[Records for the exercise — start]
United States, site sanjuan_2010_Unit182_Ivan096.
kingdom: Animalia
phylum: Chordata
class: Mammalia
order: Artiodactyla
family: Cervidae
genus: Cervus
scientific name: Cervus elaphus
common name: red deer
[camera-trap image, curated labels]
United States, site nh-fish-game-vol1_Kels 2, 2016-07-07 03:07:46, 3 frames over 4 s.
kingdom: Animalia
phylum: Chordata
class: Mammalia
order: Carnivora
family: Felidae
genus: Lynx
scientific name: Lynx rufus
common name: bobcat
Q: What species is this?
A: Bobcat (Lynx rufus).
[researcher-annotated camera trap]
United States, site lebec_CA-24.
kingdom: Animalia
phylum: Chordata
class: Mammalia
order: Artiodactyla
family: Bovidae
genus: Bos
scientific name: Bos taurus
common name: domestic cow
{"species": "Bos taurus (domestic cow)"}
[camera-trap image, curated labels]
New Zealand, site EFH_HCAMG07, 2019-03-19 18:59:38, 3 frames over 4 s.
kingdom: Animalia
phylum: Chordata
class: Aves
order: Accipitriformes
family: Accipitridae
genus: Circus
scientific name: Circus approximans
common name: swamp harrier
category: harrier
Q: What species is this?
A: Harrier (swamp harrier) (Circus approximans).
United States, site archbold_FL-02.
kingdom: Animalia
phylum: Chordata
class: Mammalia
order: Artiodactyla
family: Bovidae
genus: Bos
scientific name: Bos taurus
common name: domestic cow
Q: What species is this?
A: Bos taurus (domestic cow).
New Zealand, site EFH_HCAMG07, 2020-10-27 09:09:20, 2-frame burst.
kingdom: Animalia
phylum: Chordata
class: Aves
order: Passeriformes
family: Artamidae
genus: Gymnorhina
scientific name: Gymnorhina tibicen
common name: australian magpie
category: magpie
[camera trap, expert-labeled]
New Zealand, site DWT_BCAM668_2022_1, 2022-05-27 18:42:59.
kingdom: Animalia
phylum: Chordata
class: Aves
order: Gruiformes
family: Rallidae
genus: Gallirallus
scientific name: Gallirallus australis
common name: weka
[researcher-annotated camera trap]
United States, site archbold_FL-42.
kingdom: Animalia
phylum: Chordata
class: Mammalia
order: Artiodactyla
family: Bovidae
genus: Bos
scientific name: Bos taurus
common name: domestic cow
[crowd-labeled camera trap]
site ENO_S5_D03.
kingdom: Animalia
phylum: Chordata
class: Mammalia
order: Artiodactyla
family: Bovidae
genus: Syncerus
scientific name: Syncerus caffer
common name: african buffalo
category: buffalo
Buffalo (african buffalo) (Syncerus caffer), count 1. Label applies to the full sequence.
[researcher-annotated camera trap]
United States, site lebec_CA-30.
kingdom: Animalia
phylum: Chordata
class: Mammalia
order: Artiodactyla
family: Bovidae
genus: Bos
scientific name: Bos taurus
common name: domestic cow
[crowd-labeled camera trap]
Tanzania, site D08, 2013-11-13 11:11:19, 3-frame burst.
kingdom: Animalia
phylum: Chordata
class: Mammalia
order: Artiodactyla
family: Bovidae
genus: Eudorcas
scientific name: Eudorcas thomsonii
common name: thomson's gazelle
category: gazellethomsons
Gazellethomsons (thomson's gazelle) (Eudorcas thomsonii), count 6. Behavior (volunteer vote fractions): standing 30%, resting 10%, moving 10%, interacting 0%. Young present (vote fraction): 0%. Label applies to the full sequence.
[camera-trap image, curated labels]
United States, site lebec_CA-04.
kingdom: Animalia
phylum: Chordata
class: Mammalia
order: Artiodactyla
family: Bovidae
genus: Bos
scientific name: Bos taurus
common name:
[Records for the exercise — finish]
Exercise = Transcribe all the material, making sure each line matches the original.

Answer section =
United States, site sanjuan_2010_Unit182_Ivan096.
kingdom: Animalia
phylum: Chordata
class: Mammalia
order: Artiodactyla
family: Cervidae
genus: Cervus
scientific name: Cervus elaphus
common name: red deer
[camera-trap image, curated labels]
United States, site nh-fish-game-vol1_Kels 2, 2016-07-07 03:07:46, 3 frames over 4 s.
kingdom: Animalia
phylum: Chordata
class: Mammalia
order: Carnivora
family: Felidae
genus: Lynx
scientific name: Lynx rufus
common name: bobcat
Q: What species is this?
A: Bobcat (Lynx rufus).
[researcher-annotated camera trap]
United States, site lebec_CA-24.
kingdom: Animalia
phylum: Chordata
class: Mammalia
order: Artiodactyla
family: Bovidae
genus: Bos
scientific name: Bos taurus
common name: domestic cow
{"species": "Bos taurus (domestic cow)"}
[camera-trap image, curated labels]
New Zealand, site EFH_HCAMG07, 2019-03-19 18:59:38, 3 frames over 4 s.
kingdom: Animalia
phylum: Chordata
class: Aves
order: Accipitriformes
family: Accipitridae
genus: Circus
scientific name: Circus approximans
common name: swamp harrier
category: harrier
Q: What species is this?
A: Harrier (swamp harrier) (Circus approximans).
United States, site archbold_FL-02.
kingdom: Animalia
phylum: Chordata
class: Mammalia
order: Artiodactyla
family: Bovidae
genus: Bos
scientific name: Bos taurus
common name: domestic cow
Q: What species is this?
A: Bos taurus (domestic cow).
New Zealand, site EFH_HCAMG07, 2020-10-27 09:09:20, 2-frame burst.
kingdom: Animalia
phylum: Chordata
class: Aves
order: Passeriformes
family: Artamidae
genus: Gymnorhina
scientific name: Gymnorhina tibicen
common name: australian magpie
category: magpie
[camera trap, expert-labeled]
New Zealand, site DWT_BCAM668_2022_1, 2022-05-27 18:42:59.
kingdom: Animalia
phylum: Chordata
class: Aves
order: Gruiformes
family: Rallidae
genus: Gallirallus
scientific name: Gallirallus australis
common name: weka
[researcher-annotated camera trap]
United States, site archbold_FL-42.
kingdom: Animalia
phylum: Chordata
class: Mammalia
order: Artiodactyla
family: Bovidae
genus: Bos
scientific name: Bos taurus
common name: domestic cow
[crowd-labeled camera trap]
site ENO_S5_D03.
kingdom: Animalia
phylum: Chordata
class: Mammalia
order: Artiodactyla
family: Bovidae
genus: Syncerus
scientific name: Syncerus caffer
common name: african buffalo
category: buffalo
Buffalo (african buffalo) (Syncerus caffer), count 1. Label applies to the full sequence.
[researcher-annotated camera trap]
United States, site lebec_CA-30.
kingdom: Animalia
phylum: Chordata
class: Mammalia
order: Artiodactyla
family: Bovidae
genus: Bos
scientific name: Bos taurus
common name: domestic cow
[crowd-labeled camera trap]
Tanzania, site D08, 2013-11-13 11:11:19, 3-frame burst.
kingdom: Animalia
phylum: Chordata
class: Mammalia
order: Artiodactyla
family: Bovidae
genus: Eudorcas
scientific name: Eudorcas thomsonii
common name: thomson's gazelle
category: gazellethomsons
Gazellethomsons (thomson's gazelle) (Eudorcas thomsonii), count 6. Behavior (volunteer vote fractions): standing 30%, resting 10%, moving 10%, interacting 0%. Young present (vote fraction): 0%. Label applies to the full sequence.
[camera-trap image, curated labels]
United States, site lebec_CA-04.
kingdom: Animalia
phylum: Chordata
class: Mammalia
order: Artiodactyla
family: Bovidae
genus: Bos
scientific name: Bos taurus
common name:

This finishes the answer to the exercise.